With the shares now at 1,172p there is a strong argument for taking profits. The bull case is that the hedge fund market is tipped to continue growing with some analysts saying they could soon account for 5 per cent of the market. There is therefore headroom for further gains but the safest option is to lock in some profits.

We had mixed success with Vodafone. In January we said the shares were worth buying on the dips when they stood at 225p, which was then a 12-month low. Though we pointed out the exposure to a downturn and the questionable return on the 3G licence binge, we remained positive. Sadly the shares continued to fall hitting a low of 124p in the summer.

We returned to the stock in August saying the shares looked cheap at 128p. They have risen sharply since then and now stand at 177p. The outlook for mobiles is mixed with handset sales in the final quarter of 2001 expected to be just half the level of the previous year. And there remains a debate over how much mobile users are prepared to pay each month for added value services. Regulatory headaches also persist but Vodafone remains a quality company with a global collection of businesses. It is a long-term hold.

The same cannot be said of Marconi, which this column raised questions about last spring when the shares stood at 534p. Though Lord Simpson of Dunkeld, then chief executive, had just bought 133,000 shares at the time we pointed to the exposure to the weakening US market and emerging troubles at rivals such as Cisco and Lucent. The shares fell to just 13p in October. With Lord Simpson and John Mayo gone there has been some recovery to 41p. But, with some analysts saying debt needs to be halved, Marconi may struggle to devote sufficient resources to R&D to maintain its competitive position in the optical transmission market. The shares should still be avoided.

Retailing proved to be a much happier hunting ground last year and the sector was one of the best performers of the year as consumer spending remained buoyant. Electronics Boutique, the computer games specialist, was one of the biggest winners with a 180 per cent rise thanks to the success of the PlayStation 2 from Sony. We tipped the shares in January at 61p and again in April at 77.5p. They now stand at 135p and there is always an argument for profit taking after that sort of run. But investors may want to hang on a while longer. The cycle of new product launches is at a relatively early stage with the Microsoft X-Box and the Nintendo Gamecube due in the spring. The shares are still only valued on a forward multiple of 18, which is not expensive given the growth prospects. An aggressive price campaign from Dixons or Woolworths could upset the market but investors should hold on for the ride.

Next may be a different story. The fashion retailer has had a good start to the year but has been treading water since. We advised bargain hunters to look elsewhere in September when the shares stood at 860p. They bounced to 923p yesterday on expectations of a good trading statement, due on Tuesday. But Next stands to be one of the biggest losers from the Marks & Spencer recovery. Now could be a good time to sell.

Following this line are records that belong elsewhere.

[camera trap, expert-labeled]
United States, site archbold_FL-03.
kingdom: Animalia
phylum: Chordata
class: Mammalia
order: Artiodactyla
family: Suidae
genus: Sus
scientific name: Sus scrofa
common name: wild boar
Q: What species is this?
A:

One we managed to get wrong twice was Prudential. Our last recommendation was "avoid" in October on the grounds that the group's stellar growth in Asia may be coming to an end. The shares have recovered some ground since then as the market warmed to the restructuring of itsUK operation and the opportunities in the bulk annuities market. But fears persist that the group may blow the recovery on a big acquisition and we would still advise caution.